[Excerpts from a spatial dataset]
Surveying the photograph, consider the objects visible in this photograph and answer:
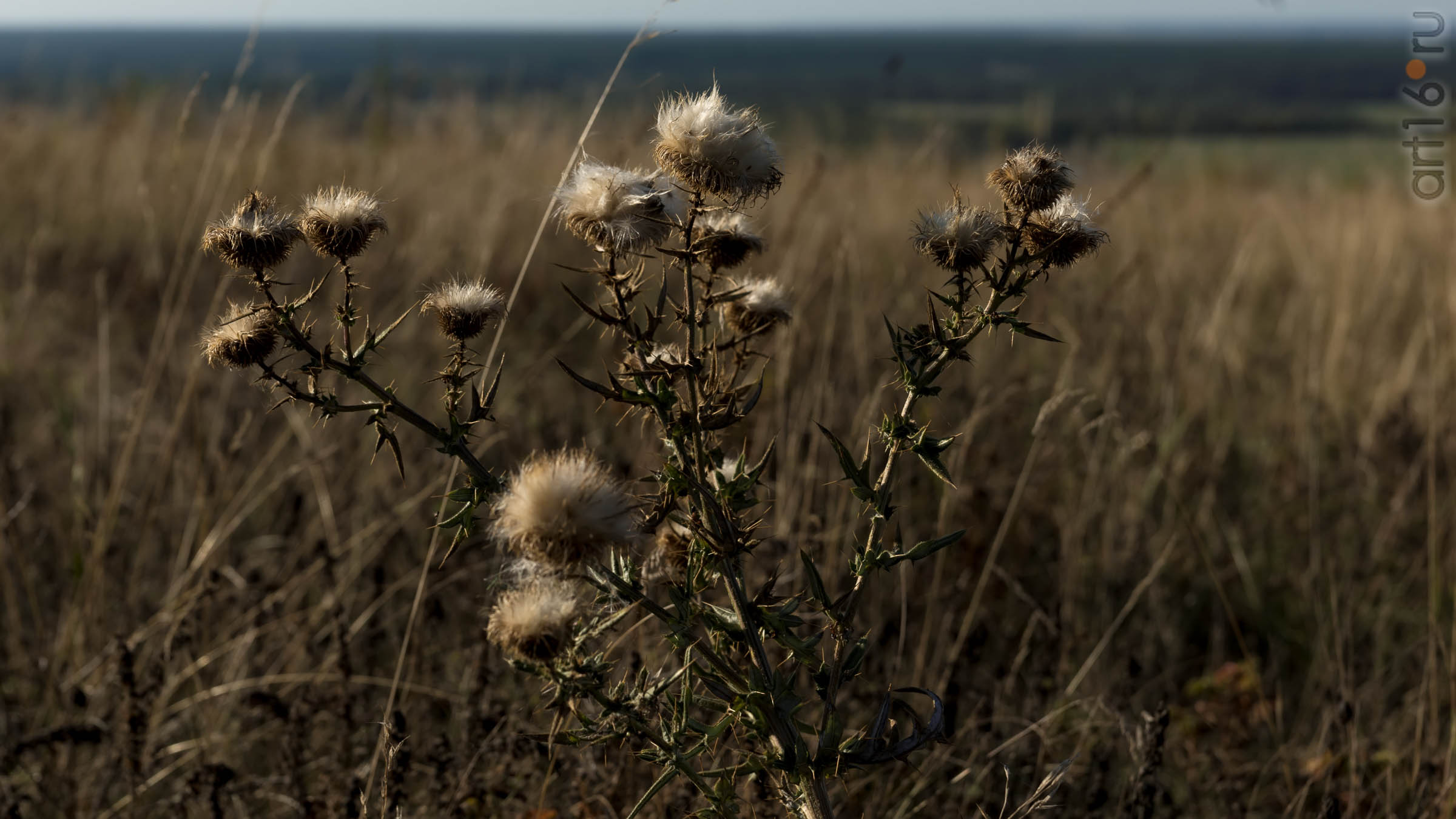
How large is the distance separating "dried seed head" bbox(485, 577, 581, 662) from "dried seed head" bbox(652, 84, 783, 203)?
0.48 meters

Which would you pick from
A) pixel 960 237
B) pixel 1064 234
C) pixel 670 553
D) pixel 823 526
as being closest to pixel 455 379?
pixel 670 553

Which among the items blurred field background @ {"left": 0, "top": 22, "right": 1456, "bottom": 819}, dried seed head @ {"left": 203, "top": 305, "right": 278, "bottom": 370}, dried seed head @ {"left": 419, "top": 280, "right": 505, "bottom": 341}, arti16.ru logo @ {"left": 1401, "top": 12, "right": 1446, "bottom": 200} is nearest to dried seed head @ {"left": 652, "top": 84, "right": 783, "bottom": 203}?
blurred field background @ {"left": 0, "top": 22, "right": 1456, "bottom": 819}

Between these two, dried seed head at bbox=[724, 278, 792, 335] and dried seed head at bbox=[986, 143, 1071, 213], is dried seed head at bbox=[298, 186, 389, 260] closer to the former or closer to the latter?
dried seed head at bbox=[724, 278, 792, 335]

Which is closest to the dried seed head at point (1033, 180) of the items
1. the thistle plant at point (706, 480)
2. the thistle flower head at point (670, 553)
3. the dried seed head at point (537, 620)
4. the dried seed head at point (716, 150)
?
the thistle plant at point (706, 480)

▶ [Exercise directions]: Rewrite all of the records above, changing "thistle flower head" to "thistle bloom" and keeping everything else the same. Leave the pictures out.

▶ [Exercise output]:
Surveying the photograph, consider the objects visible in this photograph and answer:
How large is the distance separating "dried seed head" bbox(485, 577, 581, 662) from "dried seed head" bbox(652, 84, 783, 203)?
0.48 meters

Which would you pick from
A) pixel 960 237
B) pixel 1064 234
C) pixel 670 553
D) pixel 823 526
as being closest to pixel 455 379?
pixel 670 553

Which among the items blurred field background @ {"left": 0, "top": 22, "right": 1456, "bottom": 819}, dried seed head @ {"left": 203, "top": 305, "right": 278, "bottom": 370}, dried seed head @ {"left": 419, "top": 280, "right": 505, "bottom": 341}, arti16.ru logo @ {"left": 1401, "top": 12, "right": 1446, "bottom": 200} is nearest to dried seed head @ {"left": 652, "top": 84, "right": 783, "bottom": 203}?
blurred field background @ {"left": 0, "top": 22, "right": 1456, "bottom": 819}

Between these two, dried seed head at bbox=[724, 278, 792, 335] and dried seed head at bbox=[986, 143, 1071, 213], is dried seed head at bbox=[298, 186, 389, 260] closer to the former or closer to the latter?
dried seed head at bbox=[724, 278, 792, 335]

Which is closest to the dried seed head at point (1033, 180) of the items
1. the thistle plant at point (706, 480)
2. the thistle bloom at point (670, 553)
3. the dried seed head at point (537, 620)
4. the dried seed head at point (716, 150)
?
the thistle plant at point (706, 480)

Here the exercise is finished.